I just never see anyone talk about being the bad kid, the slow kid, the special ed kid, the kid who was literally abused by the adults they were supposed to be able to trust and couldn't tell anyone because they weren't believed because they were a 'bad' kid and they must've deserved it...
nobody talks about the kids who couldn't feel safe at home, but they couldn't feel safe at school, either, so they acted out. I want to discuss how kids can be cruel and violent and selfish and ignorant because they're being abused by the system and nobody listens to them because of the way they act! y'know? the kids who felt like... what's the point, I'm just going to be punished anyway, might as well?
I was violent and loud, I lied and stole things pathologically, I hid in bathrooms and empty classrooms so I could finally feel safe, I slept in class because I couldn't sleep at home, I had breakdowns and tantrums and shut downs and I felt like a useless sack of shit my entire childhood because I couldn't "apply myself", I was "disruptive" and "obstinate", they put me on meds that turned me into a starving mindless zombie so I wouldn't annoy or disrupt anymore, they gave me detention and suspension and ISS and took away my bathroom breaks and lunches and recesses and they put me in wards and groups and cubicles and cold concrete rooms full of dreadful silence where I was forced to do Packets for six months.
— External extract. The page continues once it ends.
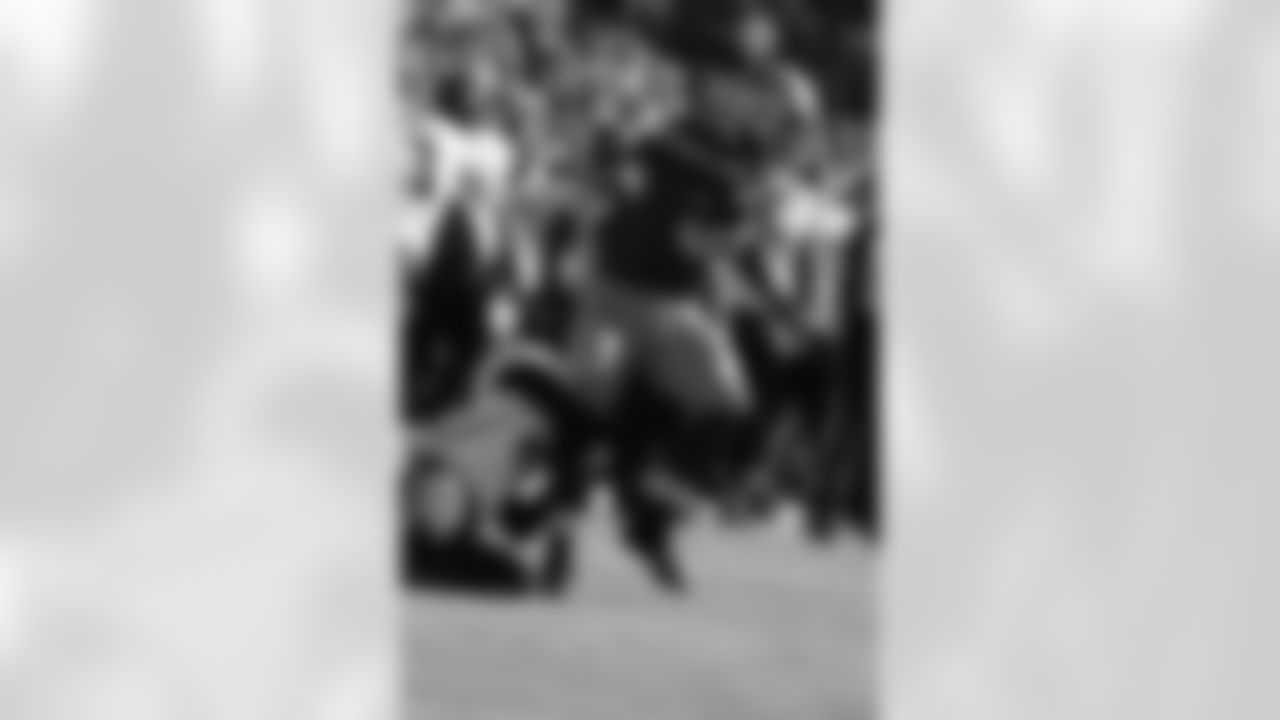 25 Reggie Nelson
I was even punished for cutting and starving myself and told that if they found anymore marks or found out I hadn't been eating, I'd be sent to a mental ward. again. no friends, being given more meds I hated, being watched constantly... it was nightmarish
the best thing that ever happened to me was me getting a counsellor who actually tried to understand me. she let me draw and talk about dinosaurs and all the things I loved that no grown up cared about. she didn't punish me for having shut downs or outbursts or jiggling my leg or singing... and then they threw me back in solitary detention a week after she left because I couldn't handle her absence and decided there was no point anymore
the educational system fucked me, and millions of other kids, up beyond explanation. especially non-white kids, who made up the massive majority of every group and ward and corrections facility i entered. abused kids, developmentally challenged kids, non-white kids, disabled kids... we were all victims of an overburdened, uncaring system that chewed us up and spit us out and told us we'd never amount to anything. and most of us didn't. we internalized it all...
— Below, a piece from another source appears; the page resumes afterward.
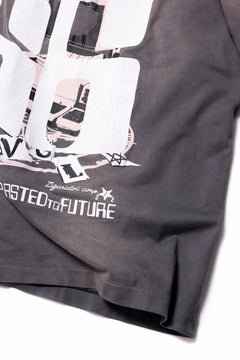 画像をギャラリービューアに読み込む, ZIG UR IDOL FADED & CRACKED SS TOPS - 666 (VINTAGE GREY)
its so fucked up how I was a kid who loved art and science and reading and writing, I loved to learn and explore and grow, my favorite thing to do was to ask questions... I had a multitude of adults tell me they saw insane potential in me, and yet... ten years in their broken system turned me into a largely non-functional, dissociative mess that struggles with things most 15 year olds have mastered. I'm scared of educational environments and authority, scared I'm a useless idiot that will never amount to anything, scared of expectations and responsibilities because it means punishment if I fail for the thousandth time...
so I guess what I want to say is... if any of this vibes with you...you aren't, and/or weren't... a bad kid. I'm sorry for what happened to you, I'm sorry nobody tried to help you or understand you... I'm sorry the system broke you. you're not stupid or slow or fucked up, you're so much more than your absences, behavior slips, and failing grades. acting out and shutting down and giving up... none of that makes you bad. there's nothing wrong with cheating or running away or dropping out. its okay to be home schooled, it's okay to have a GED and nothing else to show for your years and years of suffering. its okay to have a 1.2 gpa and it's okay to not go to college, or to fail college. its okay to feel like a hurting little kid in an adults body, living in a world that is determined not to understand you.
its okay to be scared. and I'm really sorry.